● PROVIDED PASSAGE
· · · · · · ·

On A100, this crashes due to some bugs/unhandled cases in triton.

imported-using-ghimport

Test Plan: Imported from OSS

Reviewed By: xuzhao9

Differential Revision: D59234866

Pulled By: davidberard98

fbshipit-source-id: 46f0d671ce7bf9315d7ea7551663b03a36da3bc3
---
 .../operators/bf16xint16_gemm/bf16xint16_gemm.py     |  2 --
 torchbenchmark/operators/bf16xint16_gemm/kernel.py   | 12 +++++++-----
 2 files changed, 7 insertions(+), 7 deletions(-)

diff --git a/torchbenchmark/operators/bf16xint16_gemm/bf16xint16_gemm.py b/torchbenchmark/operators/bf16xint16_gemm/bf16xint16_gemm.py
index 5d7796b7c..51fea9519 100644
--- a/torchbenchmark/operators/bf16xint16_gemm/bf16xint16_gemm.py
+++ b/torchbenchmark/operators/bf16xint16_gemm/bf16xint16_gemm.py
@@ -83,8 +83,6 @@ def bf16xbf16(self, x, w):
     @register_benchmark()
     def bf16xint16(self, x, w):
         x = x.reshape(-1, x.size(-1))
-        # TODO(davidberard98) fix this to pass in an int16
-        w = w.to(torch.bfloat16)
         return lambda: bf16xint16_matmul(x, w)
 
     @register_benchmark()

· · · · · · ·

● STORED DATA

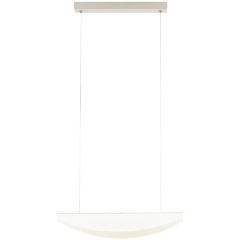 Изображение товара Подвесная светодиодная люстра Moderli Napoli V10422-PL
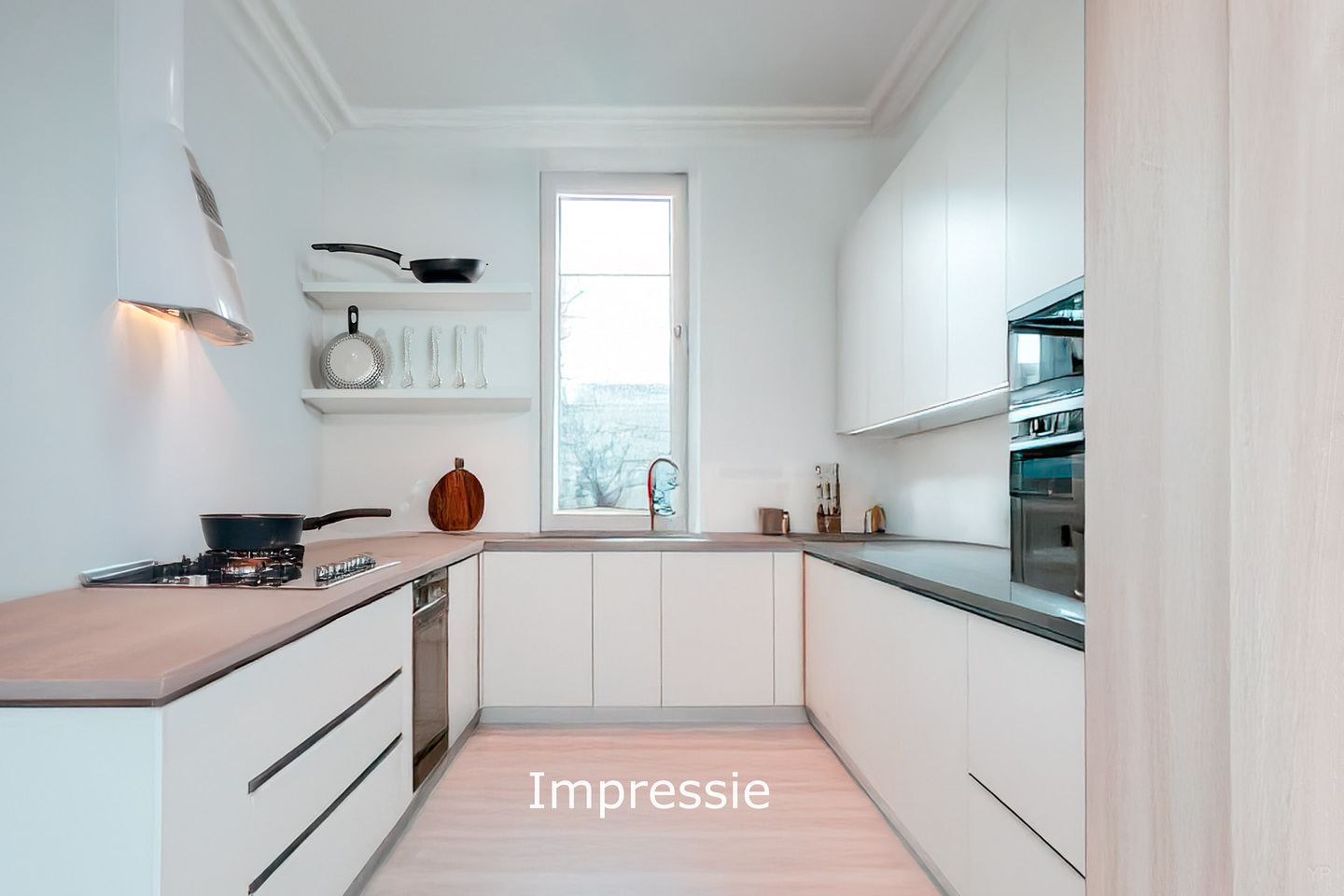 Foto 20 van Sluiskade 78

· · · · · · ·

● USING THE INFORMATION
**a.** Reproduce everything in the bf16xint16_gemm patch from "Pulled By: davidberard98" down to "insertions(+), 7 deletions(-)", and substitute "additions" for "insertions".
**b.** Pick up the bf16xint16_gemm patch after its last line and continue it.

● ANSWERS IN ORDER
**a.**
Pulled By: davidberard98

fbshipit-source-id: 46f0d671ce7bf9315d7ea7551663b03a36da3bc3
---
 .../operators/bf16xint16_gemm/bf16xint16_gemm.py     |  2 --
 torchbenchmark/operators/bf16xint16_gemm/kernel.py   | 12 +++++++-----
 2 files changed, 7 additions(+), 7 deletions(-)

**b.**
diff --git a/torchbenchmark/operators/bf16xint16_gemm/kernel.py b/torchbenchmark/operators/bf16xint16_gemm/kernel.py
index 92dda9099..69cd0cdf7 100644
--- a/torchbenchmark/operators/bf16xint16_gemm/kernel.py
+++ b/torchbenchmark/operators/bf16xint16_gemm/kernel.py
@@ -347,9 +347,10 @@ def bf16xbf16_matmul_kernel(
     tl.store(c_ptrs, c, mask=c_mask)
 
 
-# TODO(davidberard98): right now this is just a copy of the triton tutorial.
-#                      TODO is to implement the int16 part.
-# https://triton-lang.org/main/getting-started/tutorials/03-matrix-multiplication.html
+# NOTE(TritonBench): this is a modified version of the triton tutorial matmul:
+#   https://triton-lang.org/main/getting-started/tutorials/03-matrix-multiplication.html
+# It is modified to take a bf16 and an int16 input; then cast the int16 to bf16;
+#   then perform the bf16xbf16 matmul.
 @triton.autotune(
     configs=get_autotune_config(),
     key=["M", "N", "K"],
@@ -419,9 +420,10 @@ def bf16xint16_matmul_kernel(
         # Load the next block of A and B, generate a mask by checking the K dimension.
         # If it is out of bounds, set it to 0.
         a = tl.load(a_ptrs, mask=offs_k[None, :] < K - k * BLOCK_SIZE_K, other=0.0)
-        b = tl.load(b_ptrs, mask=offs_k[:, None] < K - k * BLOCK_SIZE_K, other=0.0)
+        b = tl.load(b_ptrs, mask=offs_k[:, None] < K - k * BLOCK_SIZE_K, other=0)
+        b_bf16 = b.to(tl.bfloat16)
         # We accumulate along the K dimension.
-        accumulator = tl.dot(a, b, accumulator)
+        accumulator = tl.dot(a, b_bf16, accumulator)
         # Advance the ptrs to the next K block.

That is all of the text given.